Plain-text document sources:
◇ ◇ ◇ ◇

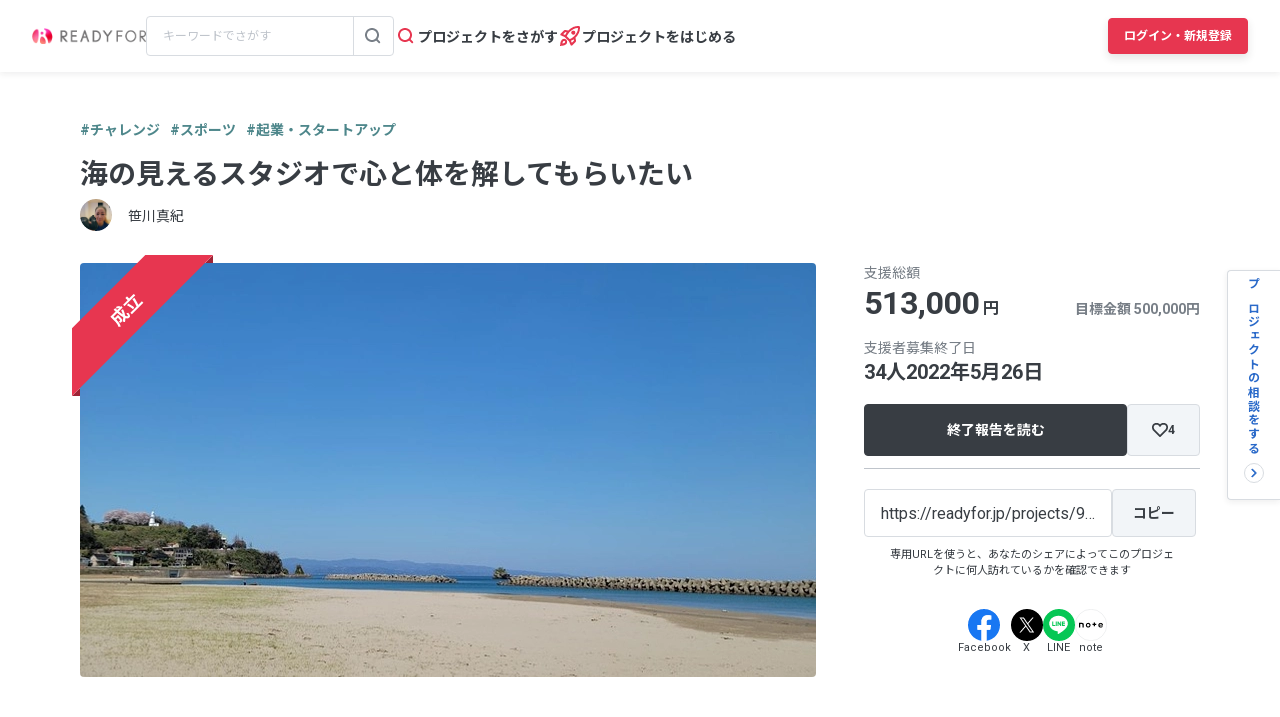

--- FILE ---
content_type: text/css
request_url: https://readyfor.jp/assets/application_responsive-bfef7ebaa7afa6490e3f1c09df58f2942964ab9eb31bebd166697e398b12accd.css
body_size: -11
content:
body{margin:0 !important;padding:0 !important}*{font-family:"Roboto","Noto Sans JP",sans-serif}[id^=CommonHeaderWrapper-react-component]{position:fixed;z-index:2;top:0;left:0;width:100%}@media screen and (max-width: 959px){[id^=CommonHeaderWrapper-react-component]{z-index:50}}.non_support_annoucement{width:100%;margin:0;padding:20px;text-align:center;background-color:#fff;border:1px solid #e73650}
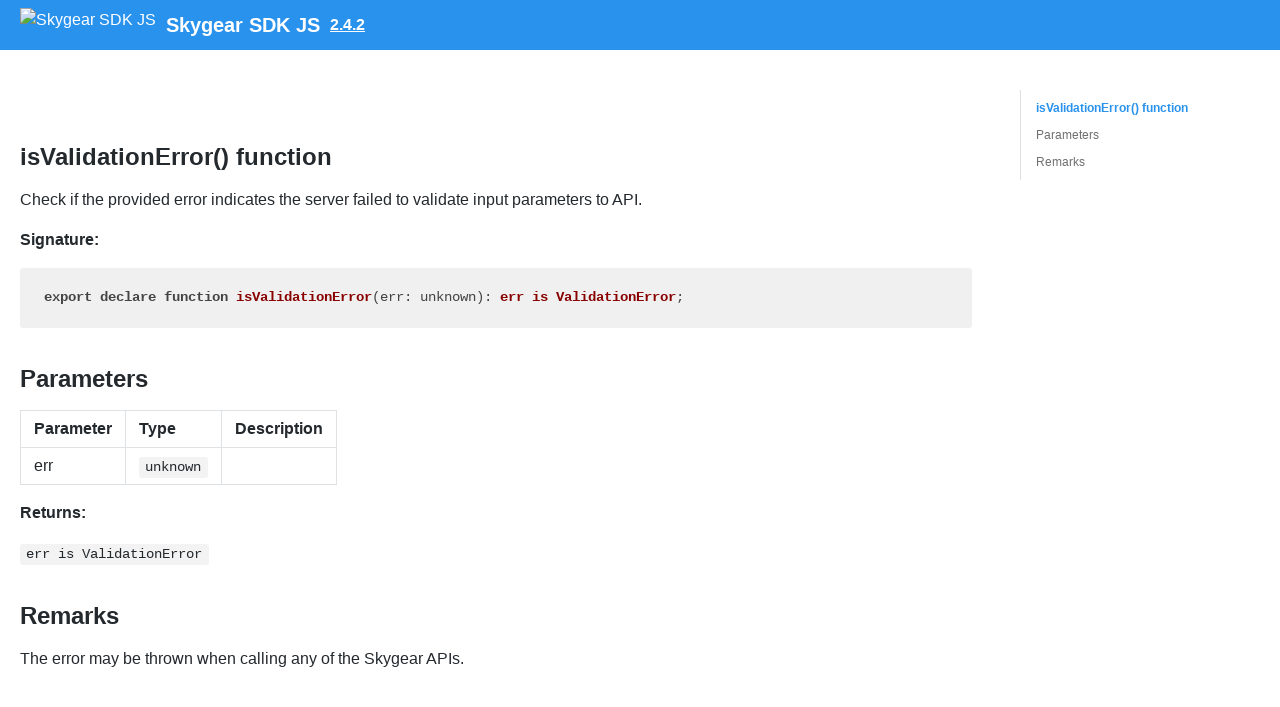

--- FILE ---
content_type: text/html; charset=utf-8
request_url: https://skygeario.github.io/skygear-SDK-JS/docs/web.isvalidationerror
body_size: 1459
content:
<!DOCTYPE html><html lang="en"><head><meta charSet="utf-8"/><meta http-equiv="X-UA-Compatible" content="IE=edge"/><title>isValidationError() function · Skygear SDK JS</title><meta name="viewport" content="width=device-width"/><meta name="generator" content="Docusaurus"/><meta name="description" content="&lt;!-- Do not edit this file. It is automatically generated by API Documenter. --&gt;"/><meta name="docsearch:version" content="2.4.2"/><meta name="docsearch:language" content="en"/><meta property="og:title" content="isValidationError() function · Skygear SDK JS"/><meta property="og:type" content="website"/><meta property="og:url" content="https://skygeario.github.io/skygear-SDK-JS/"/><meta property="og:description" content="&lt;!-- Do not edit this file. It is automatically generated by API Documenter. --&gt;"/><meta name="twitter:card" content="summary"/><link rel="shortcut icon" href="/skygear-SDK-JS/img/favicon.ico"/><link rel="stylesheet" href="//cdnjs.cloudflare.com/ajax/libs/highlight.js/9.12.0/styles/default.min.css"/><script type="text/javascript" src="https://buttons.github.io/buttons.js"></script><script src="/skygear-SDK-JS/js/scrollSpy.js"></script><link rel="stylesheet" href="/skygear-SDK-JS/css/main.css"/><script src="/skygear-SDK-JS/js/codetabs.js"></script></head><body class="sideNavVisible separateOnPageNav"><div class="fixedHeaderContainer"><div class="headerWrapper wrapper"><header><a href="/skygear-SDK-JS/"><img class="logo" src="/skygear-SDK-JS/img/favicon.ico" alt="Skygear SDK JS"/><h2 class="headerTitleWithLogo">Skygear SDK JS</h2></a><a href="/skygear-SDK-JS/versions"><h3>2.4.2</h3></a><div class="navigationWrapper navigationSlider"><nav class="slidingNav"><ul class="nav-site nav-site-internal"></ul></nav></div></header></div></div><div class="navPusher singleRowMobileNav"><div class="docMainWrapper wrapper"><div class="container mainContainer"><div class="wrapper"><div class="post"><header class="postHeader"></header><article><div><span><!-- Do not edit this file. It is automatically generated by API Documenter. -->
<h2><a class="anchor" aria-hidden="true" id="isvalidationerror-function"></a><a href="#isvalidationerror-function" aria-hidden="true" class="hash-link"><svg class="hash-link-icon" aria-hidden="true" height="16" version="1.1" viewBox="0 0 16 16" width="16"><path fill-rule="evenodd" d="M4 9h1v1H4c-1.5 0-3-1.69-3-3.5S2.55 3 4 3h4c1.45 0 3 1.69 3 3.5 0 1.41-.91 2.72-2 3.25V8.59c.58-.45 1-1.27 1-2.09C10 5.22 8.98 4 8 4H4c-.98 0-2 1.22-2 2.5S3 9 4 9zm9-3h-1v1h1c1 0 2 1.22 2 2.5S13.98 12 13 12H9c-.98 0-2-1.22-2-2.5 0-.83.42-1.64 1-2.09V6.25c-1.09.53-2 1.84-2 3.25C6 11.31 7.55 13 9 13h4c1.45 0 3-1.69 3-3.5S14.5 6 13 6z"></path></svg></a>isValidationError() function</h2>
<p>Check if the provided error indicates the server failed to validate input parameters to API.</p>
<p><b>Signature:</b></p>
<pre><code class="hljs css language-typescript"><span class="hljs-keyword">export</span> <span class="hljs-keyword">declare</span> <span class="hljs-function"><span class="hljs-keyword">function</span> <span class="hljs-title">isValidationError</span>(<span class="hljs-params">err: unknown</span>): <span class="hljs-title">err</span> <span class="hljs-title">is</span> <span class="hljs-title">ValidationError</span></span>;
</code></pre>
<h2><a class="anchor" aria-hidden="true" id="parameters"></a><a href="#parameters" aria-hidden="true" class="hash-link"><svg class="hash-link-icon" aria-hidden="true" height="16" version="1.1" viewBox="0 0 16 16" width="16"><path fill-rule="evenodd" d="M4 9h1v1H4c-1.5 0-3-1.69-3-3.5S2.55 3 4 3h4c1.45 0 3 1.69 3 3.5 0 1.41-.91 2.72-2 3.25V8.59c.58-.45 1-1.27 1-2.09C10 5.22 8.98 4 8 4H4c-.98 0-2 1.22-2 2.5S3 9 4 9zm9-3h-1v1h1c1 0 2 1.22 2 2.5S13.98 12 13 12H9c-.98 0-2-1.22-2-2.5 0-.83.42-1.64 1-2.09V6.25c-1.09.53-2 1.84-2 3.25C6 11.31 7.55 13 9 13h4c1.45 0 3-1.69 3-3.5S14.5 6 13 6z"></path></svg></a>Parameters</h2>
<table>
<thead>
<tr><th>Parameter</th><th>Type</th><th>Description</th></tr>
</thead>
<tbody>
<tr><td>err</td><td><code>unknown</code></td><td></td></tr>
</tbody>
</table>
<p><b>Returns:</b></p>
<p><code>err is ValidationError</code></p>
<h2><a class="anchor" aria-hidden="true" id="remarks"></a><a href="#remarks" aria-hidden="true" class="hash-link"><svg class="hash-link-icon" aria-hidden="true" height="16" version="1.1" viewBox="0 0 16 16" width="16"><path fill-rule="evenodd" d="M4 9h1v1H4c-1.5 0-3-1.69-3-3.5S2.55 3 4 3h4c1.45 0 3 1.69 3 3.5 0 1.41-.91 2.72-2 3.25V8.59c.58-.45 1-1.27 1-2.09C10 5.22 8.98 4 8 4H4c-.98 0-2 1.22-2 2.5S3 9 4 9zm9-3h-1v1h1c1 0 2 1.22 2 2.5S13.98 12 13 12H9c-.98 0-2-1.22-2-2.5 0-.83.42-1.64 1-2.09V6.25c-1.09.53-2 1.84-2 3.25C6 11.31 7.55 13 9 13h4c1.45 0 3-1.69 3-3.5S14.5 6 13 6z"></path></svg></a>Remarks</h2>
<p>The error may be thrown when calling any of the Skygear APIs.</p>
</span></div></article></div><div class="docs-prevnext"></div></div></div><nav class="onPageNav"><ul class="toc-headings"><li><a href="#isvalidationerror-function">isValidationError() function</a></li><li><a href="#parameters">Parameters</a></li><li><a href="#remarks">Remarks</a></li></ul></nav></div><footer class="nav-footer" id="footer"><section class="sitemap"><a href="/skygear-SDK-JS/" class="nav-home"><img src="/skygear-SDK-JS/img/favicon.ico" alt="Skygear SDK JS" width="66" height="58"/></a><div><h5>Docs</h5><a href="/skygear-SDK-JS/docs/en/index.html">API Reference</a></div></section><section class="copyright">Copyright © 2020 Oursky Ltd.</section></footer></div></body></html>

◇ ◇ ◇ ◇

Exact repetition of all entries is required. The pictures should not appear.

--- FILE ---
content_type: text/css
request_url: https://readyfor.jp/assets/application_responsive-bfef7ebaa7afa6490e3f1c09df58f2942964ab9eb31bebd166697e398b12accd.css
body_size: -11
content:
body{margin:0 !important;padding:0 !important}*{font-family:"Roboto","Noto Sans JP",sans-serif}[id^=CommonHeaderWrapper-react-component]{position:fixed;z-index:2;top:0;left:0;width:100%}@media screen and (max-width: 959px){[id^=CommonHeaderWrapper-react-component]{z-index:50}}.non_support_annoucement{width:100%;margin:0;padding:20px;text-align:center;background-color:#fff;border:1px solid #e73650}

--- FILE ---
content_type: text/html; charset=utf-8
request_url: https://skygeario.github.io/skygear-SDK-JS/docs/web.isvalidationerror
body_size: 1459
content:
<!DOCTYPE html><html lang="en"><head><meta charSet="utf-8"/><meta http-equiv="X-UA-Compatible" content="IE=edge"/><title>isValidationError() function · Skygear SDK JS</title><meta name="viewport" content="width=device-width"/><meta name="generator" content="Docusaurus"/><meta name="description" content="&lt;!-- Do not edit this file. It is automatically generated by API Documenter. --&gt;"/><meta name="docsearch:version" content="2.4.2"/><meta name="docsearch:language" content="en"/><meta property="og:title" content="isValidationError() function · Skygear SDK JS"/><meta property="og:type" content="website"/><meta property="og:url" content="https://skygeario.github.io/skygear-SDK-JS/"/><meta property="og:description" content="&lt;!-- Do not edit this file. It is automatically generated by API Documenter. --&gt;"/><meta name="twitter:card" content="summary"/><link rel="shortcut icon" href="/skygear-SDK-JS/img/favicon.ico"/><link rel="stylesheet" href="//cdnjs.cloudflare.com/ajax/libs/highlight.js/9.12.0/styles/default.min.css"/><script type="text/javascript" src="https://buttons.github.io/buttons.js"></script><script src="/skygear-SDK-JS/js/scrollSpy.js"></script><link rel="stylesheet" href="/skygear-SDK-JS/css/main.css"/><script src="/skygear-SDK-JS/js/codetabs.js"></script></head><body class="sideNavVisible separateOnPageNav"><div class="fixedHeaderContainer"><div class="headerWrapper wrapper"><header><a href="/skygear-SDK-JS/"><img class="logo" src="/skygear-SDK-JS/img/favicon.ico" alt="Skygear SDK JS"/><h2 class="headerTitleWithLogo">Skygear SDK JS</h2></a><a href="/skygear-SDK-JS/versions"><h3>2.4.2</h3></a><div class="navigationWrapper navigationSlider"><nav class="slidingNav"><ul class="nav-site nav-site-internal"></ul></nav></div></header></div></div><div class="navPusher singleRowMobileNav"><div class="docMainWrapper wrapper"><div class="container mainContainer"><div class="wrapper"><div class="post"><header class="postHeader"></header><article><div><span><!-- Do not edit this file. It is automatically generated by API Documenter. -->
<h2><a class="anchor" aria-hidden="true" id="isvalidationerror-function"></a><a href="#isvalidationerror-function" aria-hidden="true" class="hash-link"><svg class="hash-link-icon" aria-hidden="true" height="16" version="1.1" viewBox="0 0 16 16" width="16"><path fill-rule="evenodd" d="M4 9h1v1H4c-1.5 0-3-1.69-3-3.5S2.55 3 4 3h4c1.45 0 3 1.69 3 3.5 0 1.41-.91 2.72-2 3.25V8.59c.58-.45 1-1.27 1-2.09C10 5.22 8.98 4 8 4H4c-.98 0-2 1.22-2 2.5S3 9 4 9zm9-3h-1v1h1c1 0 2 1.22 2 2.5S13.98 12 13 12H9c-.98 0-2-1.22-2-2.5 0-.83.42-1.64 1-2.09V6.25c-1.09.53-2 1.84-2 3.25C6 11.31 7.55 13 9 13h4c1.45 0 3-1.69 3-3.5S14.5 6 13 6z"></path></svg></a>isValidationError() function</h2>
<p>Check if the provided error indicates the server failed to validate input parameters to API.</p>
<p><b>Signature:</b></p>
<pre><code class="hljs css language-typescript"><span class="hljs-keyword">export</span> <span class="hljs-keyword">declare</span> <span class="hljs-function"><span class="hljs-keyword">function</span> <span class="hljs-title">isValidationError</span>(<span class="hljs-params">err: unknown</span>): <span class="hljs-title">err</span> <span class="hljs-title">is</span> <span class="hljs-title">ValidationError</span></span>;
</code></pre>
<h2><a class="anchor" aria-hidden="true" id="parameters"></a><a href="#parameters" aria-hidden="true" class="hash-link"><svg class="hash-link-icon" aria-hidden="true" height="16" version="1.1" viewBox="0 0 16 16" width="16"><path fill-rule="evenodd" d="M4 9h1v1H4c-1.5 0-3-1.69-3-3.5S2.55 3 4 3h4c1.45 0 3 1.69 3 3.5 0 1.41-.91 2.72-2 3.25V8.59c.58-.45 1-1.27 1-2.09C10 5.22 8.98 4 8 4H4c-.98 0-2 1.22-2 2.5S3 9 4 9zm9-3h-1v1h1c1 0 2 1.22 2 2.5S13.98 12 13 12H9c-.98 0-2-1.22-2-2.5 0-.83.42-1.64 1-2.09V6.25c-1.09.53-2 1.84-2 3.25C6 11.31 7.55 13 9 13h4c1.45 0 3-1.69 3-3.5S14.5 6 13 6z"></path></svg></a>Parameters</h2>
<table>
<thead>
<tr><th>Parameter</th><th>Type</th><th>Description</th></tr>
</thead>
<tbody>
<tr><td>err</td><td><code>unknown</code></td><td></td></tr>
</tbody>
</table>
<p><b>Returns:</b></p>
<p><code>err is ValidationError</code></p>
<h2><a class="anchor" aria-hidden="true" id="remarks"></a><a href="#remarks" aria-hidden="true" class="hash-link"><svg class="hash-link-icon" aria-hidden="true" height="16" version="1.1" viewBox="0 0 16 16" width="16"><path fill-rule="evenodd" d="M4 9h1v1H4c-1.5 0-3-1.69-3-3.5S2.55 3 4 3h4c1.45 0 3 1.69 3 3.5 0 1.41-.91 2.72-2 3.25V8.59c.58-.45 1-1.27 1-2.09C10 5.22 8.98 4 8 4H4c-.98 0-2 1.22-2 2.5S3 9 4 9zm9-3h-1v1h1c1 0 2 1.22 2 2.5S13.98 12 13 12H9c-.98 0-2-1.22-2-2.5 0-.83.42-1.64 1-2.09V6.25c-1.09.53-2 1.84-2 3.25C6 11.31 7.55 13 9 13h4c1.45 0 3-1.69 3-3.5S14.5 6 13 6z"></path></svg></a>Remarks</h2>
<p>The error may be thrown when calling any of the Skygear APIs.</p>
</span></div></article></div><div class="docs-prevnext"></div></div></div><nav class="onPageNav"><ul class="toc-headings"><li><a href="#isvalidationerror-function">isValidationError() function</a></li><li><a href="#parameters">Parameters</a></li><li><a href="#remarks">Remarks</a></li></ul></nav></div><footer class="nav-footer" id="footer"><section class="sitemap"><a href="/skygear-SDK-JS/" class="nav-home"><img src="/skygear-SDK-JS/img/favicon.ico" alt="Skygear SDK JS" width="66" height="58"/></a><div><h5>Docs</h5><a href="/skygear-SDK-JS/docs/en/index.html">API Reference</a></div></section><section class="copyright">Copyright © 2020 Oursky Ltd.</section></footer></div></body></html>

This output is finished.